RECORDS FOR THIS TASK ::
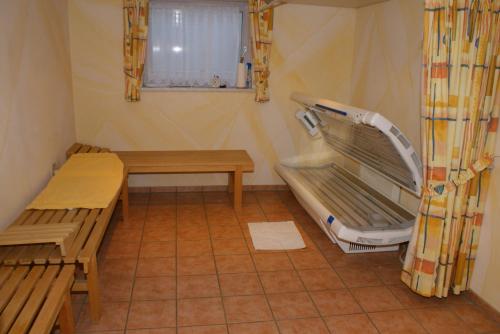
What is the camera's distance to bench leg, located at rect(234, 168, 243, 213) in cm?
419

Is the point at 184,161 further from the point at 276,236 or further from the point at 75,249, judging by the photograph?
the point at 75,249

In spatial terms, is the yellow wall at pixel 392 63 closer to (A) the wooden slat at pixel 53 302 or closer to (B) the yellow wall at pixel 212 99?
(B) the yellow wall at pixel 212 99

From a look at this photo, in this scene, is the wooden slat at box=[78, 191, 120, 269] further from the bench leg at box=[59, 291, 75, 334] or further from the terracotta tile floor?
the terracotta tile floor

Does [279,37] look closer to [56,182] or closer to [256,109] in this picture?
[256,109]

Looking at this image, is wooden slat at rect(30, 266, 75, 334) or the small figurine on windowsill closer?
wooden slat at rect(30, 266, 75, 334)

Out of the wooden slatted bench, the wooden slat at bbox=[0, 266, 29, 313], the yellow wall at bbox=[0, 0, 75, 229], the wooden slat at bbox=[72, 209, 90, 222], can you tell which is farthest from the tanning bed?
the yellow wall at bbox=[0, 0, 75, 229]

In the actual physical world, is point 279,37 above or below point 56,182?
above

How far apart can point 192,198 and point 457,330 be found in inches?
112

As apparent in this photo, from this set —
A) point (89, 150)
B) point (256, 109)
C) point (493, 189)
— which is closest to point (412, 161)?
point (493, 189)

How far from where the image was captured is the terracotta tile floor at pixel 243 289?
2.54 metres

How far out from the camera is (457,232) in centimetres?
268

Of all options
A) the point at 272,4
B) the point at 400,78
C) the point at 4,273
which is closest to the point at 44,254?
the point at 4,273

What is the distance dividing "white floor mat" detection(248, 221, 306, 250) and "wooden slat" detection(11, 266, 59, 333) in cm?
172

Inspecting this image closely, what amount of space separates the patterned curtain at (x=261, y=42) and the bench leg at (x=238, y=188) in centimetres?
86
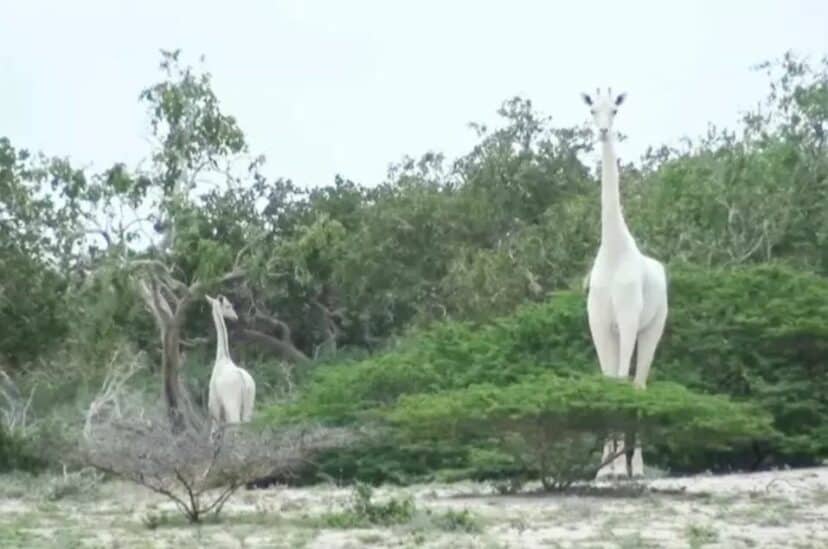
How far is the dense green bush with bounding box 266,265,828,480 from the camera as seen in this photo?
19016 millimetres

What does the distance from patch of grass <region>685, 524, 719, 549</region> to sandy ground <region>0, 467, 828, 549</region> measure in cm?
1

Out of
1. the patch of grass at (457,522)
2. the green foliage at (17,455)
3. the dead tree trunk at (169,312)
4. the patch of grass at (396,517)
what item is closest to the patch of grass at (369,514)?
the patch of grass at (396,517)

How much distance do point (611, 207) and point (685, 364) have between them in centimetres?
384

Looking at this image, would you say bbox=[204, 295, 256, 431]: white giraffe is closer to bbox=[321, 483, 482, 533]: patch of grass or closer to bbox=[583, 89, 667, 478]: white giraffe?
bbox=[583, 89, 667, 478]: white giraffe

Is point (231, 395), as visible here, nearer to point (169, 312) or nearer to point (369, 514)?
point (169, 312)

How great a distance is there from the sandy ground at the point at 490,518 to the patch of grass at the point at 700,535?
11 mm

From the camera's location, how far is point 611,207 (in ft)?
55.1

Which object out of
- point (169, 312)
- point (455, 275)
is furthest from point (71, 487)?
point (455, 275)

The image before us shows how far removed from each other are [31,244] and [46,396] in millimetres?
6403

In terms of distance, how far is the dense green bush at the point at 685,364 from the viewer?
19.0 meters

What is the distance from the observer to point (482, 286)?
32406 mm

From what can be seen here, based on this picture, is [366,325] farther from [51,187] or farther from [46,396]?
[51,187]

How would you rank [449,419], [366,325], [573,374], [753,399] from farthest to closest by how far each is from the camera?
1. [366,325]
2. [753,399]
3. [573,374]
4. [449,419]

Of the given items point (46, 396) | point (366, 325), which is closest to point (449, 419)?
point (46, 396)
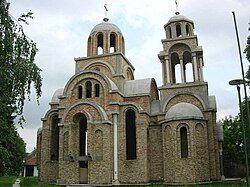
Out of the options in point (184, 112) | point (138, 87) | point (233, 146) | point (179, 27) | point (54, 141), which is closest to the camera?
point (184, 112)

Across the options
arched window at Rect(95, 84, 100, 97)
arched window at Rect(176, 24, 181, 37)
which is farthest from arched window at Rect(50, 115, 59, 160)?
arched window at Rect(176, 24, 181, 37)

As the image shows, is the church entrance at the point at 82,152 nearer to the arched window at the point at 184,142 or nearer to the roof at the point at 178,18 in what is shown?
the arched window at the point at 184,142

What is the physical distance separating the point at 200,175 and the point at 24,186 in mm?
12182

TASK :: Copy every line of the data above verbatim, from the first entry to the last, and omit the pictures from your copy.

THE OUTPUT ::
What is the camera's distance to bench leg, located at rect(234, 168, 243, 213) in cm?
419

Is the point at 184,161 further from the point at 276,236 or further from the point at 75,249, judging by the photograph?
the point at 75,249

In spatial terms, is the yellow wall at pixel 392 63 closer to (A) the wooden slat at pixel 53 302 or closer to (B) the yellow wall at pixel 212 99?
(B) the yellow wall at pixel 212 99

From a look at this photo, in this scene, is the wooden slat at box=[78, 191, 120, 269] further from the bench leg at box=[59, 291, 75, 334] or further from the terracotta tile floor?
the terracotta tile floor

Does [279,37] look closer to [56,182] or closer to [256,109] in this picture?
[256,109]

Looking at this image, is wooden slat at rect(30, 266, 75, 334) or the small figurine on windowsill closer?
wooden slat at rect(30, 266, 75, 334)

Out of the wooden slatted bench, the wooden slat at bbox=[0, 266, 29, 313], the yellow wall at bbox=[0, 0, 75, 229], the wooden slat at bbox=[72, 209, 90, 222], can you tell which is farthest from the tanning bed?
the yellow wall at bbox=[0, 0, 75, 229]

In the actual physical world, is point 279,37 above or below point 56,182?
above

How far apart can point 192,198 and point 457,330 be found in inches?
112

As apparent in this photo, from this set —
A) point (89, 150)
B) point (256, 109)
C) point (493, 189)
— which is closest to point (412, 161)?
point (493, 189)

How far from where the image was captured is the terracotta tile floor at pixel 243 289?
2.54 metres

How far out from the camera is (457,232) in centimetres?
268

Of all options
A) the point at 272,4
B) the point at 400,78
C) the point at 4,273
which is closest to the point at 44,254?
the point at 4,273

What is the distance dividing "white floor mat" detection(248, 221, 306, 250) and "wooden slat" detection(11, 266, 59, 333) in cm?
172

Inspecting this image closely, what amount of space separates the patterned curtain at (x=261, y=42) and the bench leg at (x=238, y=188) in centimetres?
86
How far is the dense green bush with bounding box 266,265,828,480 from the camera as seen in this photo?
19016 millimetres

What does the distance from patch of grass <region>685, 524, 719, 549</region> to sandy ground <region>0, 467, 828, 549</region> measure in cm?
1

Out of
1. the patch of grass at (457,522)
2. the green foliage at (17,455)
3. the dead tree trunk at (169,312)
4. the patch of grass at (396,517)
what item is closest to the patch of grass at (369,514)?
the patch of grass at (396,517)

How much distance do point (611, 207) and point (685, 364) have between them in centimetres?
384

Looking at this image, would you say bbox=[204, 295, 256, 431]: white giraffe is closer to bbox=[321, 483, 482, 533]: patch of grass or closer to bbox=[583, 89, 667, 478]: white giraffe?
bbox=[583, 89, 667, 478]: white giraffe

Is point (231, 395), as visible here, nearer to point (169, 312) or nearer to point (369, 514)?
point (169, 312)

How great a distance is there from the sandy ground at the point at 490,518 to the patch of grass at the point at 700,535?
11 mm

From the camera's location, how far is point 611,207 (in ft)?
55.1

Which object out of
- point (169, 312)
- point (455, 275)
is furthest from point (71, 487)?
point (455, 275)

The image before us shows how far removed from each other are [31,244] and [46,396] in millimetres?
6403

In terms of distance, how far is the dense green bush at the point at 685,364 from the viewer?
19.0 meters

What is the distance from the observer to point (482, 286)?
32406 mm

From what can be seen here, based on this picture, is [366,325] farther from [51,187] or farther from [46,396]?
[51,187]

How would you rank [449,419], [366,325], [573,374], [753,399] from farthest to closest by how far each is from the camera?
1. [366,325]
2. [753,399]
3. [573,374]
4. [449,419]

Of the given items point (46, 396) | point (366, 325), which is closest to point (449, 419)?
point (46, 396)
Out of the options in point (184, 112) | point (138, 87) | point (233, 146) | point (179, 27) | point (54, 141), which is closest to the camera?
point (184, 112)

Across the options
arched window at Rect(95, 84, 100, 97)
arched window at Rect(176, 24, 181, 37)
which is farthest from arched window at Rect(50, 115, 59, 160)?
arched window at Rect(176, 24, 181, 37)

As the image shows, is the church entrance at the point at 82,152 nearer to the arched window at the point at 184,142 or nearer to the roof at the point at 178,18 in what is shown?
the arched window at the point at 184,142

What is the physical distance separating the point at 200,175 and the point at 24,186 in mm?
12182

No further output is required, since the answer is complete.